**Action item**
Set out exactly every line of the entries below, starting at the line that holds "site SER_S12_H06." and stopping after the line that holds "Label granularity: sequence-level.".

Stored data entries
= Beginning of Section =
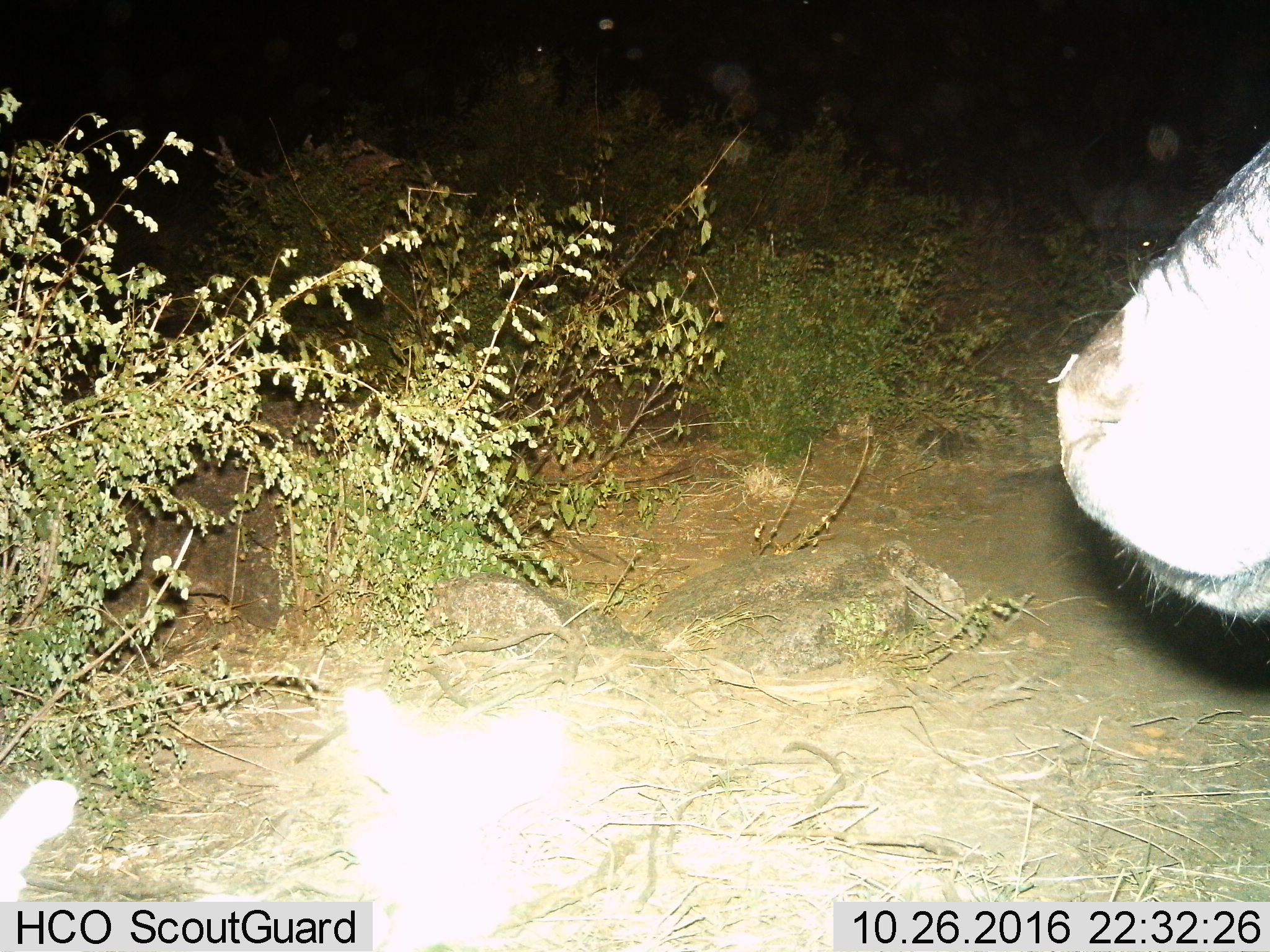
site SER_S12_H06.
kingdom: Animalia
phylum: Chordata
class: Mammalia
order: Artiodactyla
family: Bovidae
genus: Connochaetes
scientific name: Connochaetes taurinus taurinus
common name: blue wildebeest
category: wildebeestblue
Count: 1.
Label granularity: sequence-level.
= End of Section =
= Beginning of Section =
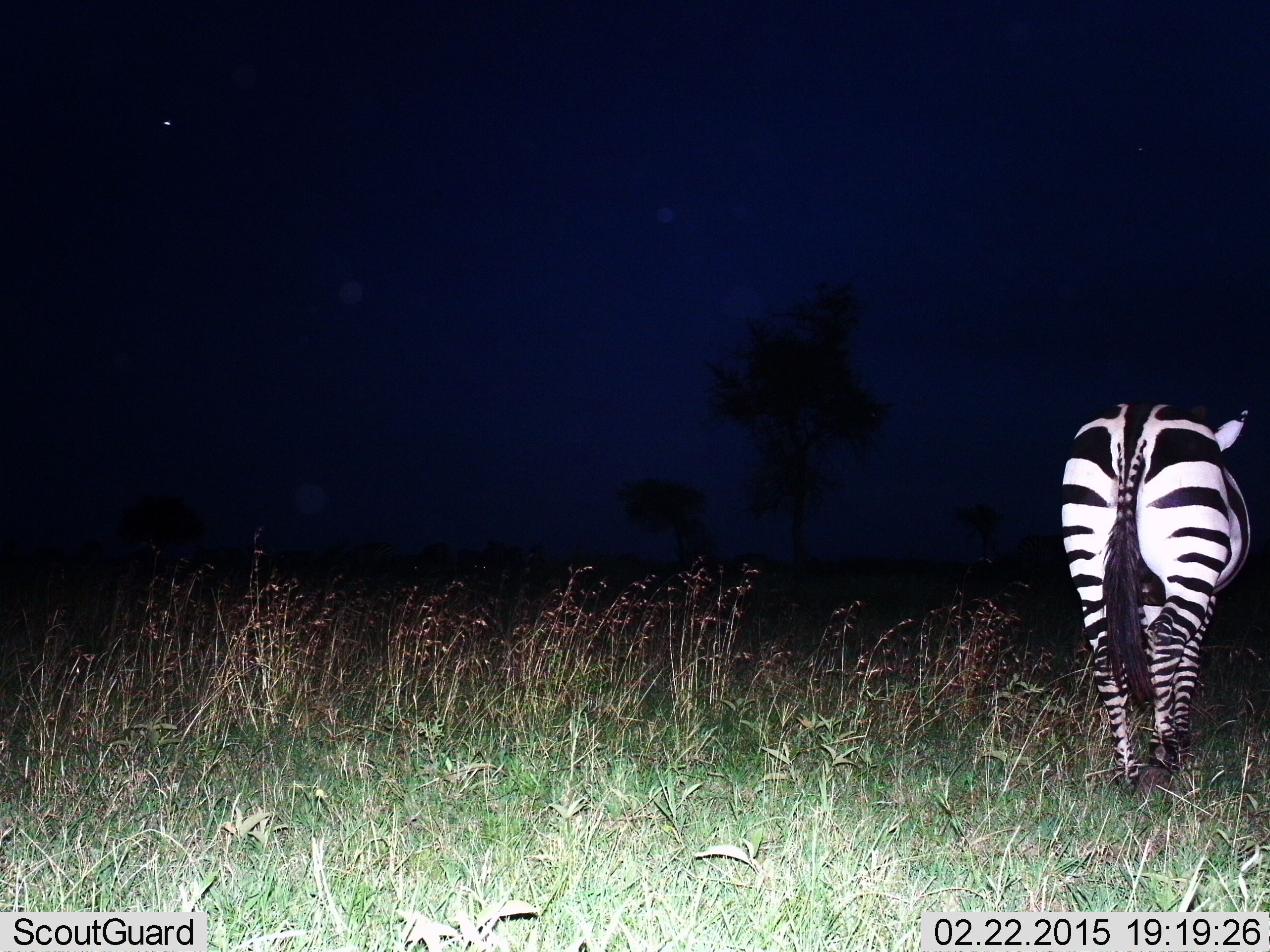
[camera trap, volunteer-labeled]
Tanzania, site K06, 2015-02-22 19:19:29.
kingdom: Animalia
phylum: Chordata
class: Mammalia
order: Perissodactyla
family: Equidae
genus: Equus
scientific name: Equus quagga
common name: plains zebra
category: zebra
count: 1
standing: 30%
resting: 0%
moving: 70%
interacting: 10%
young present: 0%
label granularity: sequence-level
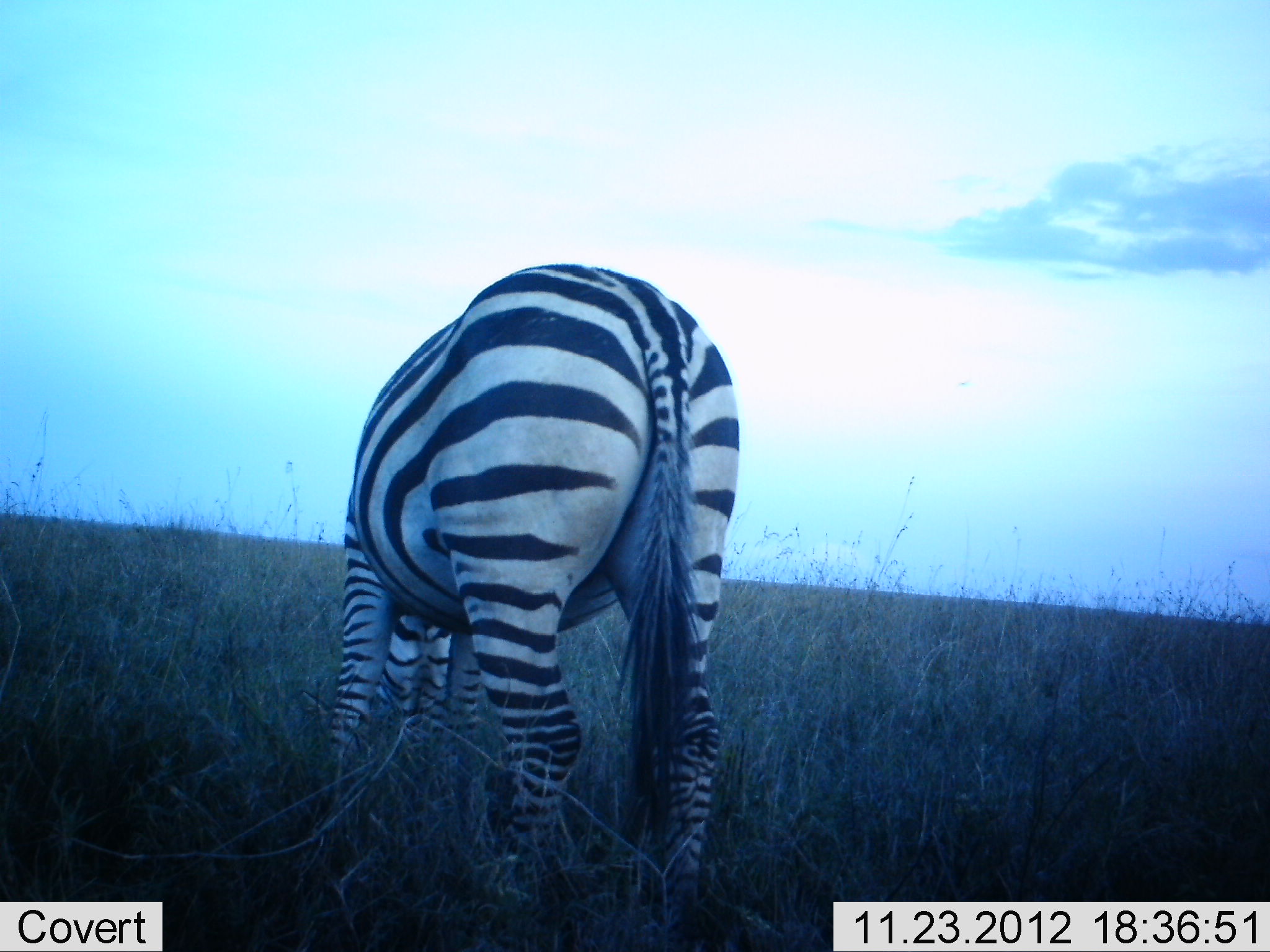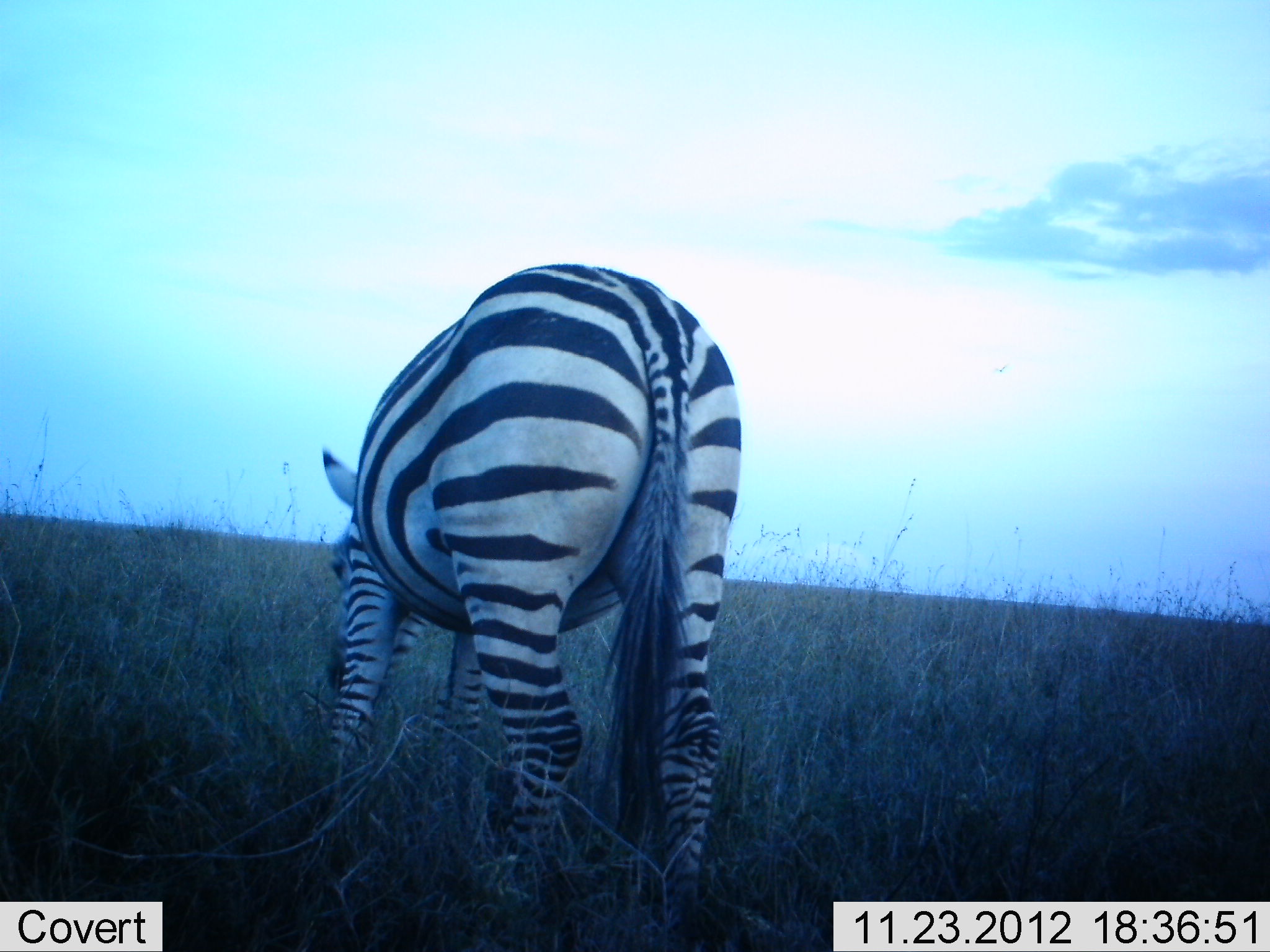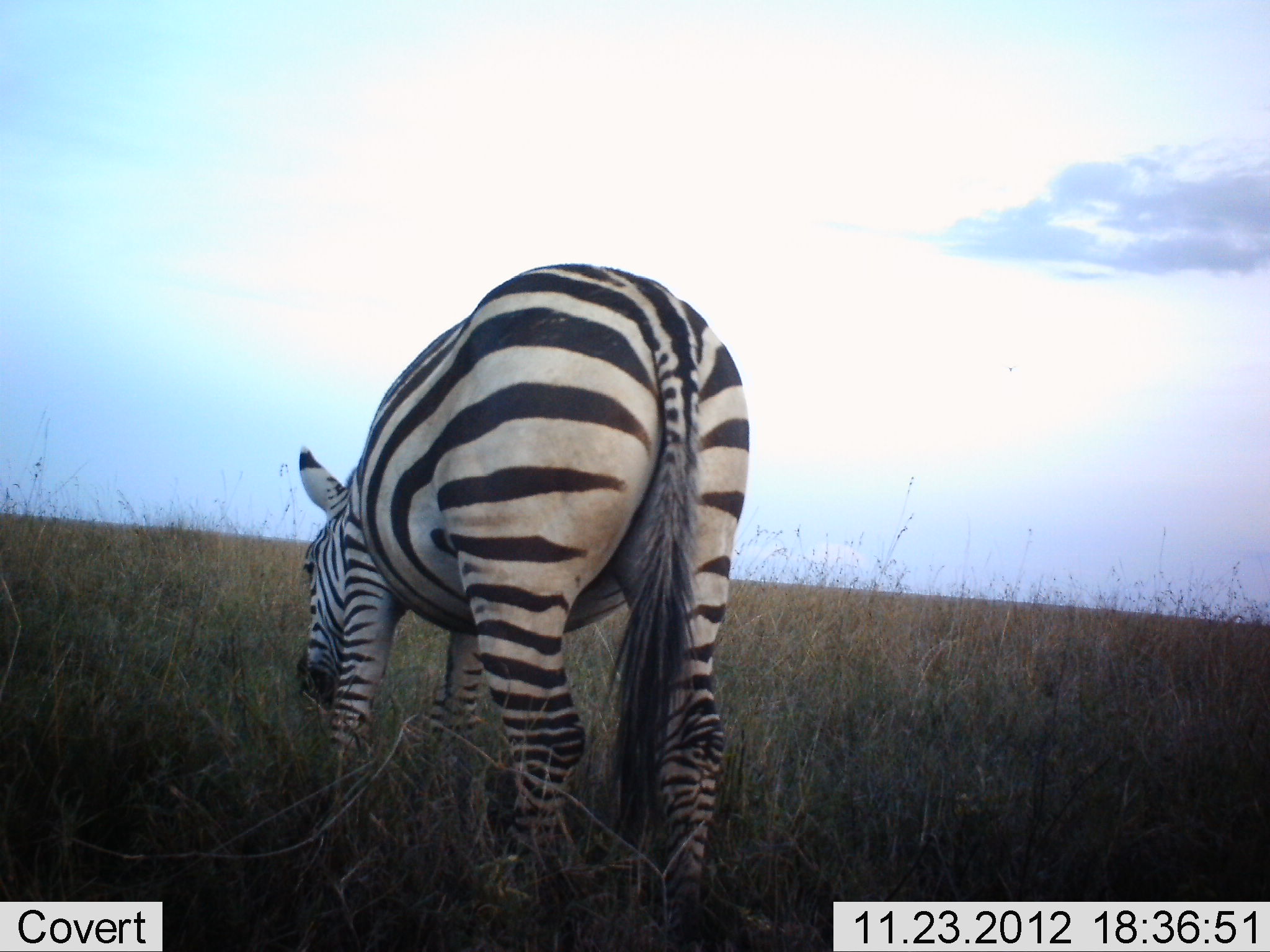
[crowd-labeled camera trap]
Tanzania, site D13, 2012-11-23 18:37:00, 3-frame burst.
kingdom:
= End of Section =
**Written solution**
site SER_S12_H06.
kingdom: Animalia
phylum: Chordata
class: Mammalia
order: Artiodactyla
family: Bovidae
genus: Connochaetes
scientific name: Connochaetes taurinus taurinus
common name: blue wildebeest
category: wildebeestblue
Count: 1.
Label granularity: sequence-level.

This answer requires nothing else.